A lei sono arrivate subito le congratulazioni del premier Imran Khan che, in un tweet, le "augura tutto il meglio". "Un’immagine potente che simboleggia l’emancipazione raggiunta dalle donne in Pakistan. Spero sia una risorsa", ha twittato il ministro dell’Informazione, Fawad Chaudhry, con una foto di Malik.
La scelta di Ayesha Malik, da parte del tribunale pakistano di massima istanza, è stata approvata dal presidente del Pakistan Arif Alvi. Nata nel 1966, Ayesha ha studiato giurisprudenza al Pakistan College of Law di Lahore e si è laureata presso la Harvard Law School, di Cambridge, negli Stati Uniti. Ha, poi, servito per 20 anni come giudice presso l’Alta corte di Lahore, nell’Est del Pakistan.

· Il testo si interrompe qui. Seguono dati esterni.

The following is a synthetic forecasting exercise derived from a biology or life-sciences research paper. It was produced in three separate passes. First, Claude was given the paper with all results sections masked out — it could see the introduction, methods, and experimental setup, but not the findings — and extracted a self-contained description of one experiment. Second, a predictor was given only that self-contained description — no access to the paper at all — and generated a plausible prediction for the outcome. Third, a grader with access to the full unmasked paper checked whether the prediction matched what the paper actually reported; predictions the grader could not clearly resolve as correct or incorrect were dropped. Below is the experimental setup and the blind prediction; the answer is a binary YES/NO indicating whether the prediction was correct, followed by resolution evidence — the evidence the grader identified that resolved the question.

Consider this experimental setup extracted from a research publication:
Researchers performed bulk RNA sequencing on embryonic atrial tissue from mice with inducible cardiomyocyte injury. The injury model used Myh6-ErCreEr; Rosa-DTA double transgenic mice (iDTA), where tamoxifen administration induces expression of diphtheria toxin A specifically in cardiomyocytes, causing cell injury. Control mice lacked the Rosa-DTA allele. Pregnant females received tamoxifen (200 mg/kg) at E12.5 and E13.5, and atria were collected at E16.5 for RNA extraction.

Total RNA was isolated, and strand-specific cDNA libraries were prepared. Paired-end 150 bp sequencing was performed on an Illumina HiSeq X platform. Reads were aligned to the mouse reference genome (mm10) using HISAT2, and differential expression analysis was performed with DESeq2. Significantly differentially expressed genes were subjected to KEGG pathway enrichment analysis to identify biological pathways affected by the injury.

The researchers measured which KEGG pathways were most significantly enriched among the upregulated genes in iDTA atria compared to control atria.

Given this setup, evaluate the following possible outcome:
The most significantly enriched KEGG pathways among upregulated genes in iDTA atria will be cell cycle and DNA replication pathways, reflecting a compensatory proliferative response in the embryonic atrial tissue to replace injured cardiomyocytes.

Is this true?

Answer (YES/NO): NO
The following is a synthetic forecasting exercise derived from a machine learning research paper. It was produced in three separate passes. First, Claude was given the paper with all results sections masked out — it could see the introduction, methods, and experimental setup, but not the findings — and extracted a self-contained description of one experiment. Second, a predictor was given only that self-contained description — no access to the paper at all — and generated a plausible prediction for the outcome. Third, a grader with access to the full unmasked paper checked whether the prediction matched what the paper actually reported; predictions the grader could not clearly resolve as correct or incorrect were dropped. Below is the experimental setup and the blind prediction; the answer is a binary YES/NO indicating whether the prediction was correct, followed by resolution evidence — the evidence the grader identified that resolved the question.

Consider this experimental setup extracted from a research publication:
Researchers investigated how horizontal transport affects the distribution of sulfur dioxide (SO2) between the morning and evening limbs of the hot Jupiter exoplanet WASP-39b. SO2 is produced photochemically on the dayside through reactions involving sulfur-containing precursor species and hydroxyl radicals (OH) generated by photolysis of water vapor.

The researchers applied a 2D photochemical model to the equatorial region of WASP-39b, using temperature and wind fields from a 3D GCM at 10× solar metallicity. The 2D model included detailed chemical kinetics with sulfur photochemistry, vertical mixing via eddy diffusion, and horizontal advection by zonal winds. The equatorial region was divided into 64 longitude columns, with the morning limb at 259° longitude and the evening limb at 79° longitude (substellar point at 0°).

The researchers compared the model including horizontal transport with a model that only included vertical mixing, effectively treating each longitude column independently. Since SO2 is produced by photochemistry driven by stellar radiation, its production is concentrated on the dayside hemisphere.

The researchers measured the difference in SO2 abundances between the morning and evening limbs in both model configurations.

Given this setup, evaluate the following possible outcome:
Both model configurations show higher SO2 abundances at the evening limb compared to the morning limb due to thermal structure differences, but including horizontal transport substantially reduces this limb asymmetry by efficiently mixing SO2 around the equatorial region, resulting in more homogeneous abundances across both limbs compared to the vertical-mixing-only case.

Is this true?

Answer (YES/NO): YES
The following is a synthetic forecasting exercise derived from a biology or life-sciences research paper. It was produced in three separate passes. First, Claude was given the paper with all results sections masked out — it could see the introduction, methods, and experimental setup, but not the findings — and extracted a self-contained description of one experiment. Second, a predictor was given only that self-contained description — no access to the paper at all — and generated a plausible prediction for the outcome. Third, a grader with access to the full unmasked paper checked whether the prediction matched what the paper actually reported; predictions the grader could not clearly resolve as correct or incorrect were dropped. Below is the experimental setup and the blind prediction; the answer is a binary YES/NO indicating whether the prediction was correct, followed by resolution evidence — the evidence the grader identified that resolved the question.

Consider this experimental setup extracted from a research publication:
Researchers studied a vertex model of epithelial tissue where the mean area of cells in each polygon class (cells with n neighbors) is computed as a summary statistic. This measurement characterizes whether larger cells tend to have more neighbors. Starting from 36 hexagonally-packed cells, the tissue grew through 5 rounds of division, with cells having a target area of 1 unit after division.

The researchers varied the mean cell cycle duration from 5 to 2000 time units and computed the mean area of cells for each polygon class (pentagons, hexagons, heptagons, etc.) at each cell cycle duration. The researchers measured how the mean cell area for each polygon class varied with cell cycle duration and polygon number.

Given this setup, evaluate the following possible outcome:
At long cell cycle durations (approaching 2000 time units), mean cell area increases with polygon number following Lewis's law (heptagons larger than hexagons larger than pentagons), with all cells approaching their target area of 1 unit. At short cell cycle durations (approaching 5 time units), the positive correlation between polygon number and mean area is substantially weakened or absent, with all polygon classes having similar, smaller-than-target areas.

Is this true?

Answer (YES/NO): NO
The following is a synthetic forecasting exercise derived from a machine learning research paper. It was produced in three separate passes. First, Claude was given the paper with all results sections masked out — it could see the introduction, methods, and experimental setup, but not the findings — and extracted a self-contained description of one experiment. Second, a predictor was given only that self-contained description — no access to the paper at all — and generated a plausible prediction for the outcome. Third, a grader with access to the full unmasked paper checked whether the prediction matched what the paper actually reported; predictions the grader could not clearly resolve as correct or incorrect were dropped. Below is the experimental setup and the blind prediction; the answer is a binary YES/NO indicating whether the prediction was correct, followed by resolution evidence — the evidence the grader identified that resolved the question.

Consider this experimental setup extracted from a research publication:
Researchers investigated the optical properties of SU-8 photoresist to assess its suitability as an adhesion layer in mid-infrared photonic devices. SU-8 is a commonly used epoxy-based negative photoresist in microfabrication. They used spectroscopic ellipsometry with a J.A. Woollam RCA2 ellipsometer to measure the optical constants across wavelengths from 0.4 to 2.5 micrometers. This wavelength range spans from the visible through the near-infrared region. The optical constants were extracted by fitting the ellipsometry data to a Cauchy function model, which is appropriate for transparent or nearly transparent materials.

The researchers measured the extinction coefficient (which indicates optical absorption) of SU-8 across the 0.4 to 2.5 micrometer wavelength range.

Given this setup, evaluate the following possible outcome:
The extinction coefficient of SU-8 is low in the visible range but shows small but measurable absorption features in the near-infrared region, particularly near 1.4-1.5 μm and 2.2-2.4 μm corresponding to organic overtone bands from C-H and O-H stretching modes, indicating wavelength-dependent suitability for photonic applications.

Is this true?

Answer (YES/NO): NO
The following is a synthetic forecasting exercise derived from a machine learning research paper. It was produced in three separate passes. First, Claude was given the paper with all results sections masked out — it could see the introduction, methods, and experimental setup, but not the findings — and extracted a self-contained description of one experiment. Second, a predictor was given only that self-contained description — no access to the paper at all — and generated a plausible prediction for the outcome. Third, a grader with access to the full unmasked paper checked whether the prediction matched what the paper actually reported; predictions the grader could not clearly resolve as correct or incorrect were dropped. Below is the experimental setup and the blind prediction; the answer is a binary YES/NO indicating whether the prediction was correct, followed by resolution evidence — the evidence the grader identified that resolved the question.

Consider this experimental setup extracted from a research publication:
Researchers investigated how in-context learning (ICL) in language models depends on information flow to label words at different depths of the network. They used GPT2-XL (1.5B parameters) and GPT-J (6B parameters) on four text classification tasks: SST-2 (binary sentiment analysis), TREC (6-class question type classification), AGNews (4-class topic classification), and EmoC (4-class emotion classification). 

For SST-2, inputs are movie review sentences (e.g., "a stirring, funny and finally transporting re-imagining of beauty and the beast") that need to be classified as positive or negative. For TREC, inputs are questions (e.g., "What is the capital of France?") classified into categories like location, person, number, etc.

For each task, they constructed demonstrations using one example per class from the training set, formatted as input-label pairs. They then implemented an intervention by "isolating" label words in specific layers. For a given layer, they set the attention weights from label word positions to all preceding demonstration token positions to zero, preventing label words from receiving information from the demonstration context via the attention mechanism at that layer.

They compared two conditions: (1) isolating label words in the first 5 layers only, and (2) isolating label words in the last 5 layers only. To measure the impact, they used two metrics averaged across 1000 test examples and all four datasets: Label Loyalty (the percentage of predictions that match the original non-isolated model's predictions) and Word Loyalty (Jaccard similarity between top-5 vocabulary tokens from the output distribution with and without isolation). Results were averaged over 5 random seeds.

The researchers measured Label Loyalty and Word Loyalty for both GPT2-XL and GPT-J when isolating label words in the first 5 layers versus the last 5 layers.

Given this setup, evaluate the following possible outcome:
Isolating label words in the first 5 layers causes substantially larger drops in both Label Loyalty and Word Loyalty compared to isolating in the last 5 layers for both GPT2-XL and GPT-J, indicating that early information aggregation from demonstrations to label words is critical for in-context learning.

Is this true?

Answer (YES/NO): YES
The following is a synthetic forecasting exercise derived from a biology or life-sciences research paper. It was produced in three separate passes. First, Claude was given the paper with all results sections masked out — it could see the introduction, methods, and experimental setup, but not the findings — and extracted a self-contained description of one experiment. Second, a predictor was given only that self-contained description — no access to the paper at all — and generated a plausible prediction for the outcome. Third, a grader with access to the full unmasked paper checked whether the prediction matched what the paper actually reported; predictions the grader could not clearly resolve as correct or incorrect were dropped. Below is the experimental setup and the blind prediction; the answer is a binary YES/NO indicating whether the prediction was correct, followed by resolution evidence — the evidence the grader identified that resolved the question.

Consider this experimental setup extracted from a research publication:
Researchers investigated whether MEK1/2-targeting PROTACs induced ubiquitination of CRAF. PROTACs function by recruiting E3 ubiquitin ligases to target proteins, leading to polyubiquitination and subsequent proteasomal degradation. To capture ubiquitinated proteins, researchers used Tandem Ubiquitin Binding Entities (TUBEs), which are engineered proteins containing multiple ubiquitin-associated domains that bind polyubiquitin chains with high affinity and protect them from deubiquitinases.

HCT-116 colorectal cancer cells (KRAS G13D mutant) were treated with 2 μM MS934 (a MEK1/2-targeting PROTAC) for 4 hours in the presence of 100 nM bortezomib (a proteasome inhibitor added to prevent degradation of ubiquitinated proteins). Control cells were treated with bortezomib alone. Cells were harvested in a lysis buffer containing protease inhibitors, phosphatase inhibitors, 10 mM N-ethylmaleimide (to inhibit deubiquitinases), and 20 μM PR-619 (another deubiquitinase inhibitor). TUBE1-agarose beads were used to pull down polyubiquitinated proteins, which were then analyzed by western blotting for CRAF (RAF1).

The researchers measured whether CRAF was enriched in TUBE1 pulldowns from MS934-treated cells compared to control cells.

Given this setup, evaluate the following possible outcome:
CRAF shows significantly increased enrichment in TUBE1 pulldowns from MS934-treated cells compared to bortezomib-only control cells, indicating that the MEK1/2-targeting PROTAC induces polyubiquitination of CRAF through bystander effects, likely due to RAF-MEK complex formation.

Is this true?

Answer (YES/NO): YES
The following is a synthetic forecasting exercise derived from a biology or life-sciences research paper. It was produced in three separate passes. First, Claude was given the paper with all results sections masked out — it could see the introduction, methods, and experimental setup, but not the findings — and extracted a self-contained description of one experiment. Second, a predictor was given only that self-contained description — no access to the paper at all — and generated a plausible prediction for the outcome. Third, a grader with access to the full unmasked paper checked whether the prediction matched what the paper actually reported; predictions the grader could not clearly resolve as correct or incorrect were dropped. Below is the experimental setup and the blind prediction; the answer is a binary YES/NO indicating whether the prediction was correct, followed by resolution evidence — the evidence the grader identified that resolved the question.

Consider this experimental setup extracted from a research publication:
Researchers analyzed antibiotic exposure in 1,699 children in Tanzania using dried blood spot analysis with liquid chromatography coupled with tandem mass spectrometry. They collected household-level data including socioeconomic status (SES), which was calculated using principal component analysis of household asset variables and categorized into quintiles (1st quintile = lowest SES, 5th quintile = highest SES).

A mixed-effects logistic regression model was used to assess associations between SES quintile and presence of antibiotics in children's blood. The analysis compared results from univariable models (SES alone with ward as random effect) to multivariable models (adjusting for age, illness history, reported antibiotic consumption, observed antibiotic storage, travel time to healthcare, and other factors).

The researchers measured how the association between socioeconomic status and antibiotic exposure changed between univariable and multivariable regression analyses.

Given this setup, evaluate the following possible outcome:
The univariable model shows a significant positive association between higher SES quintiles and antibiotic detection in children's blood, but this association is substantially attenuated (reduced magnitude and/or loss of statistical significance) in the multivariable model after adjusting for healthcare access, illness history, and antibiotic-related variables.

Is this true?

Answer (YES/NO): YES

Le è stato riconosciuto il merito, durante questo incarico, di aver contribuito ad un’evoluzione della giurisprudenza e dell’attuazione delle leggi ancora molto improntate al patriarcato. Nel 2021 la giudice Malik ha bloccato l’esecuzione di un test di verginità su una giovane donna, una pratica molto invasiva e diffusa per indagare sul passato sessuale delle vittime di stupri.